I made a public toilet at Shodoshima Island as a part of the project of Setouchi Art Festival in which I came to participate from this time. The site is in the area called "Hishio-no-sato (Native place of sauce)" where pre-modern architecture of soy sauce making warehouse remains collectively most in Japan. These warehouses are authorized as registered tangible cultural property, where soy sauce has been made still in the old-fashioned formula. Framing of a traditional cabin and large cedar barrels on the floor are the characteristic scene.
I decided to make the toilet adapted to such surroundings and make it be the starting point of a walk by partitioning the space with curved surfaces as softly as a cloth under a traditional cabin roof.
Due to circumstances on the site the construction had to be completed in about two months. I tried to shorten the construction period by making the curved surfaces with steel plate and by, while making them at factory, proceeding with the foundation work at site at the same time.

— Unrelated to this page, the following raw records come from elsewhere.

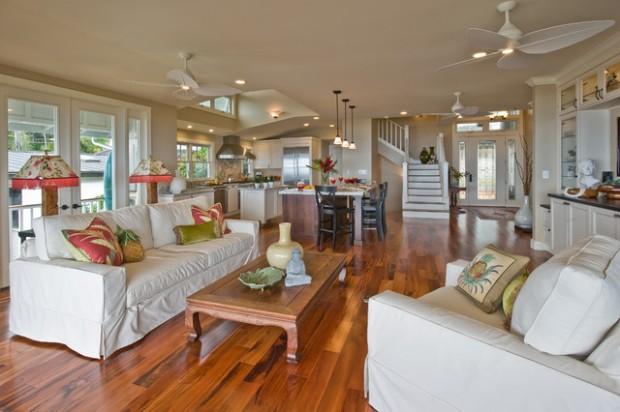Living Room Ideas Open Concept Jihanshanum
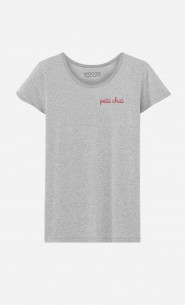 T-shirt Petit chat - brodé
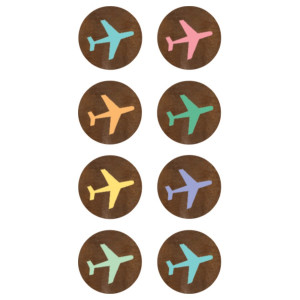 Travel the Map Airlines Mini Stickers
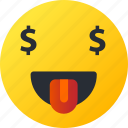 avatar, emoji, emoticons, emotion, face, money, smiley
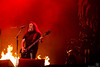 Slayer @ True Metal Stage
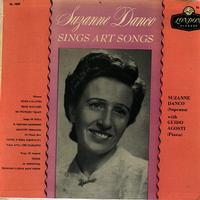 Suzanne Danco - Sings Art Songs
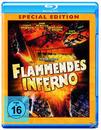 Flammendes Inferno (BLU-RAY) für 10,99 Euro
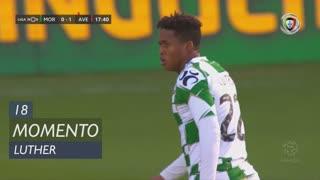 Moreirense FC, Jogada, Luther aos 18'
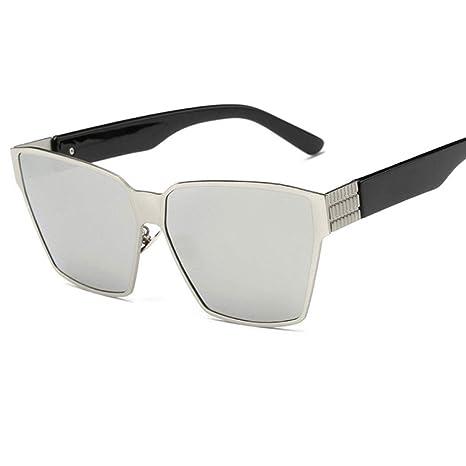 HUIFA Gafas De Sol De Moda Europa Y Estados Unidos Tendencia ...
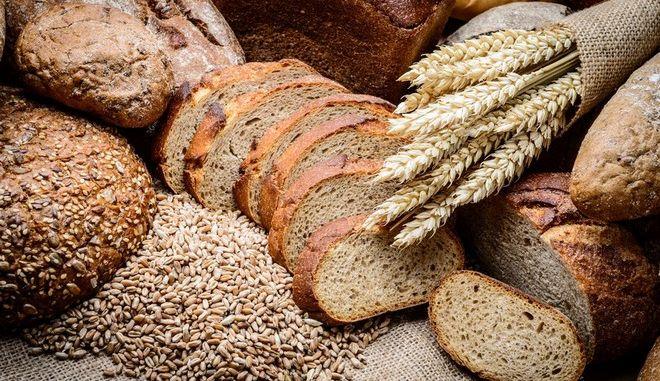 7 τροφές που μπορείς να βάλεις στην κατάψυξη και να καταναλώσεις (πολύ) αργότερα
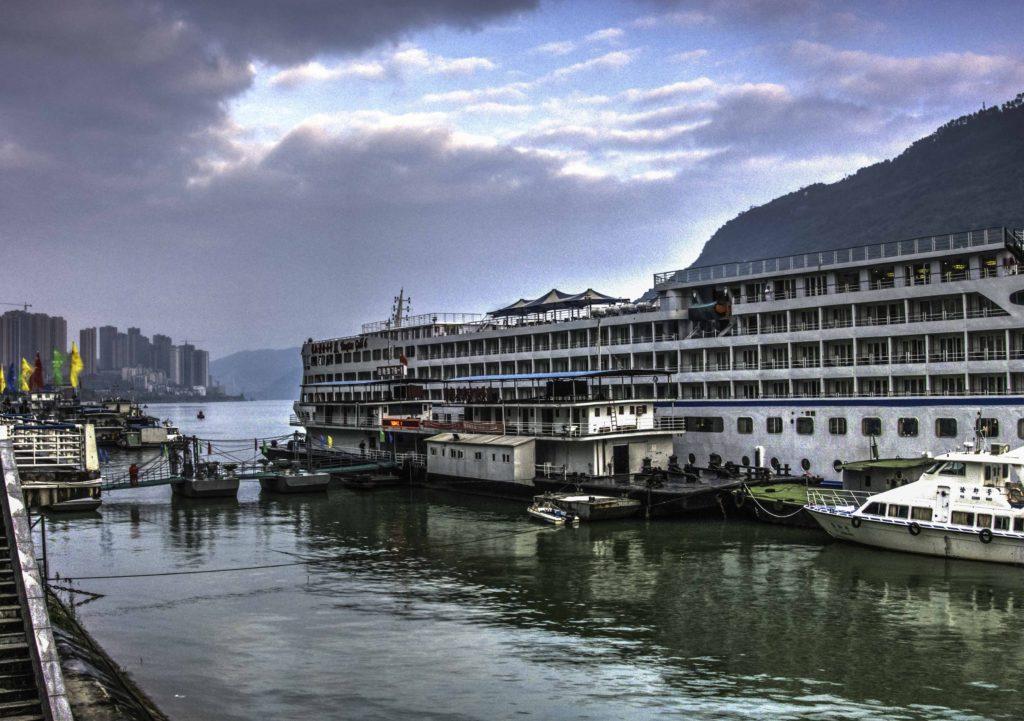 Yangtze Gold-6 in Fuling, China, Chongqing, Yangtze River Three Gorges Cruise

I adopted tile roofing following nearby houses. Actually I roofed with smoked tiles and glass tiles in mosaic pattern as these are compatible with each other thanks to the standardization, and I used FRP plates for the sheathing to make the place light as if sunlight came in through branches of trees.
The smoked tiles and glass tiles cannot easily be distinguished, during the day, from outside and may be mistaken for the same as the unevenness of the aged roof tiles of the neighborhood. But the difference appears clearly when night falls and light begins to leak from inside. The internal space will give feeling of being guided on while walking along the softly curved surface.
I think I may have realized such a place as looks more spacious than actually is and as being secured while being relieved.